WRATH OF MAN
(director/writer:Guy Ritchie; screenwriters: Marn Davies/Ivan Atkinson/based upon the film “Le Convoyeur,” written by Nicolas Boukhrief, Éric Besnard and directed by Nicolas Boukhrief; cinematographer: Alan Stewart; editor: James Herbert; music: Christopher Benstead; cast: Jason Statham (H), Alex Ferns (John), Holt McCallany (Bullet), Scott Eastwood (Jan), Jeffrey Donovan (Jackson), Laz Alonso (Carlos), Josh Hartnett (Boy Sweat Dave), Niamh Algar (Dana), Andy Garcia (Agent King), Laz Alonso (Carlos), Raúl Castillo (Sam), DeObia Oparei (Brad), Post Malone (thug-rapper), Eddie Marsan (Terry); Runtime: 118; MPAA Rating: R; producers: Guy Ritchie, Bill Block, Ivan Atkinson; MGM/Miramax release; 2021-USA/UK)
“A frantic vengeance thriller.”
Reviewed by Dennis Schwartz
A frantic vengeance thriller by Brit filmmaker Guy Ritchie (“Lock, Stock and Two Smoking Barrels”/”Snatch”) that shouldn’t be taken too seriously. It’s a remake of “Le Convoyeur,” a 2004 French thriller by director Nicolas Boukhrief. The story shifts to Los Angeles, making this more an American heist film than a Brit one. It’s flimsily written by Richie, Marn Davies and Ivan Atkinson. It tells a familiar story of greed, betrayal, and dishonor among thieves. It seems to be having a blast with all the twists it lets out of the bag, other wise is just a generic revenge crime film that couldn’t be more predictable. This is the 4th time Ritchie and Statham have worked together, and all their films were entertaining even if they were mediocre.
Spoiler: in next paragraph.
The brooding, tight-lipped and angry H (Jason Statham) is hired as a security guard for an armored truck company (Fortico armored car delivery company), as he replaces one of the two drivers killed in a botched bloody violent robbery that takes place while he’s being interviewed for the job (H’s son was the teenage civilian killed). H covers up his tracks of who he is until later in the story, as things will be revealed about his past, his real identity and agenda.
We note how H’s good with a weapon, loves tossing around quips and is a top-grade driver. His boss (Eddie Marson) feels pleased with the hire, especially after he thwarts a robbery a week later by blowing away all five of the robbers. H teams-up to drive with his trainer Bullet ( Holt McCallany), who now feels safer. But H’s other company driver, Boy Sweat Dave (Josh Hartnett), is wary of him.

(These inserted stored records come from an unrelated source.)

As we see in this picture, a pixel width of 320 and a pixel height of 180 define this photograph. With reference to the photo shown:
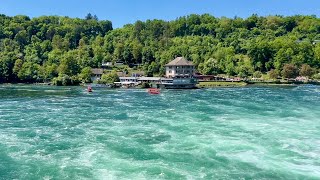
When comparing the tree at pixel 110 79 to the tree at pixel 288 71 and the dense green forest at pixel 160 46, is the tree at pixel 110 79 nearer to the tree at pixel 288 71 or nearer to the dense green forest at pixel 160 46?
the dense green forest at pixel 160 46

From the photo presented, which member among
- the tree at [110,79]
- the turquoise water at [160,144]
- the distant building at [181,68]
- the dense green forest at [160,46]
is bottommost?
the turquoise water at [160,144]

In one flashback after another we observe H’s encounters with an ex-soldier Jackson (Jeffrey Donovan) and his quick-tempered protégé Jan (Scott Eastwood), who held up the same trucks he’s now protecting. The soldier is planning to score big on a last heist for him, with Jackson using a number of southern California soldiers from his former military squad in Afghanistan.
There’s lively banter between the set piece action scenes. You can also add on the presence of FBI agents to the picture and watch their cynical boss Agent King (Andy Garcia) go into operation mode.
The macho film has little emotionally to offer, as it doesn’t seem to matter who lives or dies, or walks away with the loot from the robbery. The characters are all one-dimensional.
The action scenes are built around gunplay and car chases, as the film lives or dies by its action and the likability of Statham. Even when things eventually get explained, it still doesn’t make much sense.